D'autre part, le First Republican Bank a pu se remettre à flot après que 11 institutions financières ont décidé de prendre une mesure de sauvetage, en injectant jusqu'à $30 milliards d'euros de liquidités. Ce qui, dans un premier temps, n'a pas permis d'enrayer la chute de 26% du cours de l'action en Wall Street. En plus d'entraîner avec elle les autres grandes banques qui ont financé son sauvetage.
Pourquoi les banques font-elles faillite aux États-Unis ?
Le principal problème de ces banques est qu'elles ont un portefeuille de clients disposant de beaucoup d'argent. Cela signifie que ces déposants sont susceptibles de faire faillite, en raison de tous les risques d'investissement auxquels ils sont confrontés quotidiennement. Patricia McCoy, professeur de droit au Boston College, dit que “cette base de déposants particulièrement volatile représente un risque pour les investisseurs”.

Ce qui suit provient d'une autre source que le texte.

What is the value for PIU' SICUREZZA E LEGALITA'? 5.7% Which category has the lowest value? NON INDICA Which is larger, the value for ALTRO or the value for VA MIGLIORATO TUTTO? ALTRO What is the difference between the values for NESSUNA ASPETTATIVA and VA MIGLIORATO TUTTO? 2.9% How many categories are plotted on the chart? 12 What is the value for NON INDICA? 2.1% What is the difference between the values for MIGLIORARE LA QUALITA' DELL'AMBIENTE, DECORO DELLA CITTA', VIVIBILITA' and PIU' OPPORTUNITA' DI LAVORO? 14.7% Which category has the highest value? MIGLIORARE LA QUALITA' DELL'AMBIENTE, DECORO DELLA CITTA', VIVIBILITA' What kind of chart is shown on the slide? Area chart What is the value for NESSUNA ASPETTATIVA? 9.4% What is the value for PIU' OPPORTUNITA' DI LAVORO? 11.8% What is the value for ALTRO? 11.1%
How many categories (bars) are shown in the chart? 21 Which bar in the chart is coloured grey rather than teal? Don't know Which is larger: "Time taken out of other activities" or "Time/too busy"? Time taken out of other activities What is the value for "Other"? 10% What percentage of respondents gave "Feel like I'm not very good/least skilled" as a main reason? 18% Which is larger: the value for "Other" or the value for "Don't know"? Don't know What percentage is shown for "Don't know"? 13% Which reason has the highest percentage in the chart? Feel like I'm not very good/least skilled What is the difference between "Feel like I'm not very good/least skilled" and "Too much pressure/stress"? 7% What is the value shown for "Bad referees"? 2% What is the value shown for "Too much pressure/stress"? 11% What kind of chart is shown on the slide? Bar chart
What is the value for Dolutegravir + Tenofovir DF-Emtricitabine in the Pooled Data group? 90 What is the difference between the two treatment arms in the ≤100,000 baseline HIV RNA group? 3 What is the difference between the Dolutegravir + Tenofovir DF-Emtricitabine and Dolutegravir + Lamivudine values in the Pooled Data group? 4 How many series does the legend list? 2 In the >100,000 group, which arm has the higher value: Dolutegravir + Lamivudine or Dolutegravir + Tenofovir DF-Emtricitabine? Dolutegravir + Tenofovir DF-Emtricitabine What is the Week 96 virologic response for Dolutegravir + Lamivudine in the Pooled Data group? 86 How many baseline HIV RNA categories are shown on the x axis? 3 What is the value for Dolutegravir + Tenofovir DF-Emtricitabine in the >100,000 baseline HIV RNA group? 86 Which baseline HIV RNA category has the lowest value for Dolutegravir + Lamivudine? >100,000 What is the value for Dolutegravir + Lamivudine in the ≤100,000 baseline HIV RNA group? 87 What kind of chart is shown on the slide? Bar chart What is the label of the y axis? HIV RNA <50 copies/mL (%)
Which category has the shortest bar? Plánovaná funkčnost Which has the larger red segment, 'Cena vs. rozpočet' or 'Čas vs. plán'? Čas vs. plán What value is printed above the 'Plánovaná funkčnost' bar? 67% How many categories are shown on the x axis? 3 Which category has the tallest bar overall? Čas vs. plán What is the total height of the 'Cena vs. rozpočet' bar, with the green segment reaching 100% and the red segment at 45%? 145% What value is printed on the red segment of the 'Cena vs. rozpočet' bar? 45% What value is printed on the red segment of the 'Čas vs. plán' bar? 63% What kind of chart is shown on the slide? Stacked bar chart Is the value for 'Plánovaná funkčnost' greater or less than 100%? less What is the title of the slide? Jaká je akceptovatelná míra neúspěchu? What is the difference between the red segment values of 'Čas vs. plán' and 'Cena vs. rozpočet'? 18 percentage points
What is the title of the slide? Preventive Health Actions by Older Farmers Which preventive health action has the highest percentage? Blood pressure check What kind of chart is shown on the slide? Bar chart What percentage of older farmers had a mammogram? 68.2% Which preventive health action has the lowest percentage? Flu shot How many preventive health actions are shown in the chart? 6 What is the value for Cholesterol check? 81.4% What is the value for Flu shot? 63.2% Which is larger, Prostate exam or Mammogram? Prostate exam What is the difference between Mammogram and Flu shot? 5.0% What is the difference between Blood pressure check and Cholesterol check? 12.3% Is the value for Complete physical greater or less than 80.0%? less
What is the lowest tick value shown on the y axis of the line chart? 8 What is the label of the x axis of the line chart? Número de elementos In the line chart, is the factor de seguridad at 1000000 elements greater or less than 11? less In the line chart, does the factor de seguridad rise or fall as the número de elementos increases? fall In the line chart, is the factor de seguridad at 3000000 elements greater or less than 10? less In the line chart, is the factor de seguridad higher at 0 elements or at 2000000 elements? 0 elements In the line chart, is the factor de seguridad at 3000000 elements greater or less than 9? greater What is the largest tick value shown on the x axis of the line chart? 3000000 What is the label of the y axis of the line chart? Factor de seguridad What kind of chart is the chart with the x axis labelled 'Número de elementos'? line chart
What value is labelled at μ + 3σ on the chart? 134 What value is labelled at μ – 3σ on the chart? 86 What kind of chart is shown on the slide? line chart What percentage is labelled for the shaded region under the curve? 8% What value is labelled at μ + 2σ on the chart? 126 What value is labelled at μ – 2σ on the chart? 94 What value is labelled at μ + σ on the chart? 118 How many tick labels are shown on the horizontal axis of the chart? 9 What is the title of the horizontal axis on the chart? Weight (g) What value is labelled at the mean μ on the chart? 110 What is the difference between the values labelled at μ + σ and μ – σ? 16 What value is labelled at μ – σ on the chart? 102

Dans le cas d'autres banques telles que JPMorgan Chase, En outre, elles ont diversifié leur portefeuille de clients pour y inclure ce que l'on appelle des “dépôts collants”. Il s'agit de personnes ordinaires qui possèdent moins de $250.000 dans la banque, qui est assurée par la Federal Deposit Insurance Corporation. C'est pourquoi au moins deux tiers des dépôts de ces banques en faillite sont comptés comme non assurés, en plus d'avoir un ratio prêt/dépôt inhabituel, avec pour résultat qu'elles ont prêté plus d'argent qu'elles n'en ont reçu en paiements et en dépôts.
Déclarations de la Maison Blanche
Le président américain Joe Biden a précisé que le système financier du pays n'est pas en danger, et que même si l'effet domino ne semble pas être contenu, comme c'est le cas pour la banque Porte d'argent et même d'autres institutions internationales. Le président a déclaré que “les Américains peuvent être certains que le système bancaire est sûr, et les petites entreprises qui ont des comptes de dépôt dans ces banques peuvent respirer tranquillement en sachant qu'elles seront en mesure de payer leurs employés et leurs factures”.
Récemment, le gouvernement a passé un contrat avec l'entreprise BlackRock Inc. dont la mission est de gérer la vente de $114 milliards d'euros d'instruments financiers des banques en faillite. Signature y Silicon Valley. Cette mesure profitera aux clients concernés, car d'autres entreprises reprendront leurs comptes, afin de minimiser les effets négatifs sur le fonctionnement du marché.
De plus, ces instruments et titres des banques en faillite sont adossés à des hypothèques d'agence et à d'autres obligations hypothécaires qui garantissent le flux de revenus vers les institutions bancaires. L'histoire s'est donc répétée après la crise financière de 2008, lorsque la Réserve fédérale et le département du Trésor ont attribué des contrats à des agences de crédit immobilier. BlackRock pour la gestion des dettes résidentielles et des titres.